§ Problem to solve
Please reproduce the records, omitting nothing and changing nothing.

§ Records to process
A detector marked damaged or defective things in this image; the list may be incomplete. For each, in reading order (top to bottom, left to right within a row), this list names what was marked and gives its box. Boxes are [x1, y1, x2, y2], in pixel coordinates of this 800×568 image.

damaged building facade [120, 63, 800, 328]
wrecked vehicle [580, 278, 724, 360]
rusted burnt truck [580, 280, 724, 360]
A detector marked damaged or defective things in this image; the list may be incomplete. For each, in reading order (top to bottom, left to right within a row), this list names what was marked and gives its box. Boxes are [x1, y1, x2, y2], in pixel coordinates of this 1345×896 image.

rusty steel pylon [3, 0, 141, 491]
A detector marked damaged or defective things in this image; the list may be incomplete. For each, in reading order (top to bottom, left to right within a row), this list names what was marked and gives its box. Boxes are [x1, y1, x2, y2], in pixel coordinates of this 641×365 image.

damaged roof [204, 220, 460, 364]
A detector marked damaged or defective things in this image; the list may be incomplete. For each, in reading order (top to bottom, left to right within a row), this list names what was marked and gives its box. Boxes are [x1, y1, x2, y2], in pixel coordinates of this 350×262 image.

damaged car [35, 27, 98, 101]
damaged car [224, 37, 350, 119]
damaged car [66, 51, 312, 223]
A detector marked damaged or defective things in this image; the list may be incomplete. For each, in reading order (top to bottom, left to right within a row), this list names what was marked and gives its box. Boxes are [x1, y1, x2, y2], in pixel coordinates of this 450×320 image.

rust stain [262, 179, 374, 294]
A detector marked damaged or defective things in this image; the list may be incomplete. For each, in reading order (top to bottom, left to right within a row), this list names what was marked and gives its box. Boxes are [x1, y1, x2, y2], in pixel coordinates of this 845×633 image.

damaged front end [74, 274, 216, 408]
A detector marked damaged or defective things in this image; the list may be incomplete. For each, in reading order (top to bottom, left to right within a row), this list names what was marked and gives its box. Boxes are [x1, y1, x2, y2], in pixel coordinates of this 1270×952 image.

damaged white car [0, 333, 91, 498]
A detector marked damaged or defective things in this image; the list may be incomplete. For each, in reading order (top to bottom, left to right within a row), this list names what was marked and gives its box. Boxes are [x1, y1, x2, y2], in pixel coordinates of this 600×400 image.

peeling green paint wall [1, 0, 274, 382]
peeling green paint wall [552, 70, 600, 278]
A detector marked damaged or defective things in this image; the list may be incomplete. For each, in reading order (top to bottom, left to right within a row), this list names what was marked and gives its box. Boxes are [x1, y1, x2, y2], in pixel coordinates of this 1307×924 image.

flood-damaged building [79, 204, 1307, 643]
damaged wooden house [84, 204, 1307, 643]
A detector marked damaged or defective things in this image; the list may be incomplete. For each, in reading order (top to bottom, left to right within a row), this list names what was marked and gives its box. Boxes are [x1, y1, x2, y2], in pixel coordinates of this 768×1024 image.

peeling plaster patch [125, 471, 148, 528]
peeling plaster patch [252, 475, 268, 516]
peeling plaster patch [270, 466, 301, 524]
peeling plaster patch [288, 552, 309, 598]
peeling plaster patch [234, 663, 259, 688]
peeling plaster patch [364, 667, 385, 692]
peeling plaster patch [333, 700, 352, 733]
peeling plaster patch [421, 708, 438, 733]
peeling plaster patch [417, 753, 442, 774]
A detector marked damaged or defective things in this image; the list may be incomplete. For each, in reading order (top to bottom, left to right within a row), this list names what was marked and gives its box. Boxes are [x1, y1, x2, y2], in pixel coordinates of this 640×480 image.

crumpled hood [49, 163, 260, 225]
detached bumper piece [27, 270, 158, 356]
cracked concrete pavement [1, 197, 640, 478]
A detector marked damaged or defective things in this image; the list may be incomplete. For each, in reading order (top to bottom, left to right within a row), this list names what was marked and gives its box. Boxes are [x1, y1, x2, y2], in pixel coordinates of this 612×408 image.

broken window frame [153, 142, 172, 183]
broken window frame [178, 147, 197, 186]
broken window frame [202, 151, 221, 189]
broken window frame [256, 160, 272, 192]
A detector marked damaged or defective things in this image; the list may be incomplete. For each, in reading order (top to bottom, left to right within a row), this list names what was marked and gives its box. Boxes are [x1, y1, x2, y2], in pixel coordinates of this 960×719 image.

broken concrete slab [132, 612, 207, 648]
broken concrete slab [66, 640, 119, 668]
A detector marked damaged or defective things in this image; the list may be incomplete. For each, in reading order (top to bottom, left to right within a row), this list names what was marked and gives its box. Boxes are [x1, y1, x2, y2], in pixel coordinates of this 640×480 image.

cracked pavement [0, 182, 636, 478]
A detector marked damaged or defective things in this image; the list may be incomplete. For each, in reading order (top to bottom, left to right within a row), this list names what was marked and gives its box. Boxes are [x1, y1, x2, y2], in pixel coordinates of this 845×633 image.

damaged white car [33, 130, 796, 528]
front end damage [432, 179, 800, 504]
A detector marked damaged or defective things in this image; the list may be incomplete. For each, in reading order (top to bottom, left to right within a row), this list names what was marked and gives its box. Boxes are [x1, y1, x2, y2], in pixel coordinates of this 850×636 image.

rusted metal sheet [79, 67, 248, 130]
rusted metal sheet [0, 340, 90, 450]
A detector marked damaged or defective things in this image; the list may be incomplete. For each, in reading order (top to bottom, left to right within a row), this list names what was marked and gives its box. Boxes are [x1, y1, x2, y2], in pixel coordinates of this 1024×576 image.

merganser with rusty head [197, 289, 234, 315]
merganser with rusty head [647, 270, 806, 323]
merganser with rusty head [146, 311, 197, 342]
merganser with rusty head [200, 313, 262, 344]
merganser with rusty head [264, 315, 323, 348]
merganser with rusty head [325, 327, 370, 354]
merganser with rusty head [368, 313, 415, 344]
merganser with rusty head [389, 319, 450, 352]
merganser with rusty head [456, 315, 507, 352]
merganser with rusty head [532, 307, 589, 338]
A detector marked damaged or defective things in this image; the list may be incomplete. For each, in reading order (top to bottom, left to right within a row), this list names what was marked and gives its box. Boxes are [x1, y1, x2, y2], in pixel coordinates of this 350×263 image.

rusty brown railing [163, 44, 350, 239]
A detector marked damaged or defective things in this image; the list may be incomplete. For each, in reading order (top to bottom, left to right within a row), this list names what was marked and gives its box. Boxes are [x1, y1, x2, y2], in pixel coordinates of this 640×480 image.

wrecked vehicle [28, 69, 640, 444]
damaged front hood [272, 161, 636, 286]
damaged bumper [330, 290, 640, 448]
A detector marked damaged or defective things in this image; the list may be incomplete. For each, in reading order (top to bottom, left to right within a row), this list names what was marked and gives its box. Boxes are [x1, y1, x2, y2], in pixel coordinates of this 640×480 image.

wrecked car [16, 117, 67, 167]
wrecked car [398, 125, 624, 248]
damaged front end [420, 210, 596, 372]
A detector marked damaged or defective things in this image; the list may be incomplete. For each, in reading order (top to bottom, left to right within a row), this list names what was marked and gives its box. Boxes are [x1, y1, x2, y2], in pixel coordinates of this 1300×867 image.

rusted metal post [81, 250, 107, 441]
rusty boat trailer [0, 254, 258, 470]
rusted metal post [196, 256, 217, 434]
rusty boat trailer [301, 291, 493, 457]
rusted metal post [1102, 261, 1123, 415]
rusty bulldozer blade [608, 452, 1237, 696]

§ Solved problem
A detector marked damaged or defective things in this image; the list may be incomplete. For each, in reading order (top to bottom, left to right within a row), this list names what was marked and gives its box. Boxes are [x1, y1, x2, y2], in pixel coordinates of this 800×568 image.

damaged building facade [120, 63, 800, 328]
wrecked vehicle [580, 278, 724, 360]
rusted burnt truck [580, 280, 724, 360]
A detector marked damaged or defective things in this image; the list may be incomplete. For each, in reading order (top to bottom, left to right within a row), this list names what was marked and gives its box. Boxes are [x1, y1, x2, y2], in pixel coordinates of this 1345×896 image.

rusty steel pylon [3, 0, 141, 491]
A detector marked damaged or defective things in this image; the list may be incomplete. For each, in reading order (top to bottom, left to right within a row), this list names what was marked and gives its box. Boxes are [x1, y1, x2, y2], in pixel coordinates of this 641×365 image.

damaged roof [204, 220, 460, 364]
A detector marked damaged or defective things in this image; the list may be incomplete. For each, in reading order (top to bottom, left to right within a row), this list names what was marked and gives its box. Boxes are [x1, y1, x2, y2], in pixel coordinates of this 350×262 image.

damaged car [35, 27, 98, 101]
damaged car [224, 37, 350, 119]
damaged car [66, 51, 312, 223]
A detector marked damaged or defective things in this image; the list may be incomplete. For each, in reading order (top to bottom, left to right within a row), this list names what was marked and gives its box. Boxes are [x1, y1, x2, y2], in pixel coordinates of this 450×320 image.

rust stain [262, 179, 374, 294]
A detector marked damaged or defective things in this image; the list may be incomplete. For each, in reading order (top to bottom, left to right within a row), this list names what was marked and gives its box. Boxes are [x1, y1, x2, y2], in pixel coordinates of this 845×633 image.

damaged front end [74, 274, 216, 408]
A detector marked damaged or defective things in this image; the list may be incomplete. For each, in reading order (top to bottom, left to right within a row), this list names what was marked and gives its box. Boxes are [x1, y1, x2, y2], in pixel coordinates of this 1270×952 image.

damaged white car [0, 333, 91, 498]
A detector marked damaged or defective things in this image; the list may be incomplete. For each, in reading order (top to bottom, left to right within a row), this list names what was marked and gives its box. Boxes are [x1, y1, x2, y2], in pixel coordinates of this 600×400 image.

peeling green paint wall [1, 0, 274, 382]
peeling green paint wall [552, 70, 600, 278]
A detector marked damaged or defective things in this image; the list may be incomplete. For each, in reading order (top to bottom, left to right within a row), this list names what was marked and gives its box. Boxes are [x1, y1, x2, y2], in pixel coordinates of this 1307×924 image.

flood-damaged building [79, 204, 1307, 643]
damaged wooden house [84, 204, 1307, 643]
A detector marked damaged or defective things in this image; the list may be incomplete. For each, in reading order (top to bottom, left to right within a row), this list names what was marked and gives its box. Boxes are [x1, y1, x2, y2], in pixel coordinates of this 768×1024 image.

peeling plaster patch [125, 471, 148, 528]
peeling plaster patch [252, 475, 268, 516]
peeling plaster patch [270, 466, 301, 524]
peeling plaster patch [288, 552, 309, 598]
peeling plaster patch [234, 663, 259, 688]
peeling plaster patch [364, 667, 385, 692]
peeling plaster patch [333, 700, 352, 733]
peeling plaster patch [421, 708, 438, 733]
peeling plaster patch [417, 753, 442, 774]
A detector marked damaged or defective things in this image; the list may be incomplete. For each, in reading order (top to bottom, left to right within a row), this list names what was marked and gives its box. Boxes are [x1, y1, x2, y2], in pixel coordinates of this 640×480 image.

crumpled hood [49, 163, 260, 225]
detached bumper piece [27, 270, 158, 356]
cracked concrete pavement [1, 197, 640, 478]
A detector marked damaged or defective things in this image; the list may be incomplete. For each, in reading order (top to bottom, left to right within a row), this list names what was marked and gives its box. Boxes are [x1, y1, x2, y2], in pixel coordinates of this 612×408 image.

broken window frame [153, 142, 172, 183]
broken window frame [178, 147, 197, 186]
broken window frame [202, 151, 221, 189]
broken window frame [256, 160, 272, 192]
A detector marked damaged or defective things in this image; the list may be incomplete. For each, in reading order (top to bottom, left to right within a row), this list names what was marked and gives its box. Boxes are [x1, y1, x2, y2], in pixel coordinates of this 960×719 image.

broken concrete slab [132, 612, 207, 648]
broken concrete slab [66, 640, 119, 668]
A detector marked damaged or defective things in this image; the list may be incomplete. For each, in reading order (top to bottom, left to right within a row), this list names what was marked and gives its box. Boxes are [x1, y1, x2, y2], in pixel coordinates of this 640×480 image.

cracked pavement [0, 182, 636, 478]
A detector marked damaged or defective things in this image; the list may be incomplete. For each, in reading order (top to bottom, left to right within a row), this list names what was marked and gives its box. Boxes are [x1, y1, x2, y2], in pixel coordinates of this 845×633 image.

damaged white car [33, 130, 796, 528]
front end damage [432, 179, 800, 504]
A detector marked damaged or defective things in this image; the list may be incomplete. For each, in reading order (top to bottom, left to right within a row), this list names what was marked and gives its box. Boxes are [x1, y1, x2, y2], in pixel coordinates of this 850×636 image.

rusted metal sheet [79, 67, 248, 130]
rusted metal sheet [0, 340, 90, 450]
A detector marked damaged or defective things in this image; the list may be incomplete. For each, in reading order (top to bottom, left to right within a row), this list names what was marked and gives its box. Boxes are [x1, y1, x2, y2], in pixel coordinates of this 1024×576 image.

merganser with rusty head [197, 289, 234, 315]
merganser with rusty head [647, 270, 806, 323]
merganser with rusty head [146, 311, 197, 342]
merganser with rusty head [200, 313, 262, 344]
merganser with rusty head [264, 315, 323, 348]
merganser with rusty head [325, 327, 370, 354]
merganser with rusty head [368, 313, 415, 344]
merganser with rusty head [389, 319, 450, 352]
merganser with rusty head [456, 315, 507, 352]
merganser with rusty head [532, 307, 589, 338]
A detector marked damaged or defective things in this image; the list may be incomplete. For each, in reading order (top to bottom, left to right within a row), this list names what was marked and gives its box. Boxes are [x1, y1, x2, y2], in pixel coordinates of this 350×263 image.

rusty brown railing [163, 44, 350, 239]
A detector marked damaged or defective things in this image; the list may be incomplete. For each, in reading order (top to bottom, left to right within a row), this list names what was marked and gives its box. Boxes are [x1, y1, x2, y2], in pixel coordinates of this 640×480 image.

wrecked vehicle [28, 69, 640, 444]
damaged front hood [272, 161, 636, 286]
damaged bumper [330, 290, 640, 448]
A detector marked damaged or defective things in this image; the list may be incomplete. For each, in reading order (top to bottom, left to right within a row), this list names what was marked and gives its box. Boxes are [x1, y1, x2, y2], in pixel coordinates of this 640×480 image.

wrecked car [16, 117, 67, 167]
wrecked car [398, 125, 624, 248]
damaged front end [420, 210, 596, 372]
A detector marked damaged or defective things in this image; the list may be incomplete. For each, in reading order (top to bottom, left to right within a row), this list names what was marked and gives its box. Boxes are [x1, y1, x2, y2], in pixel coordinates of this 1300×867 image.

rusted metal post [81, 250, 107, 441]
rusty boat trailer [0, 254, 258, 470]
rusted metal post [196, 256, 217, 434]
rusty boat trailer [301, 291, 493, 457]
rusted metal post [1102, 261, 1123, 415]
rusty bulldozer blade [608, 452, 1237, 696]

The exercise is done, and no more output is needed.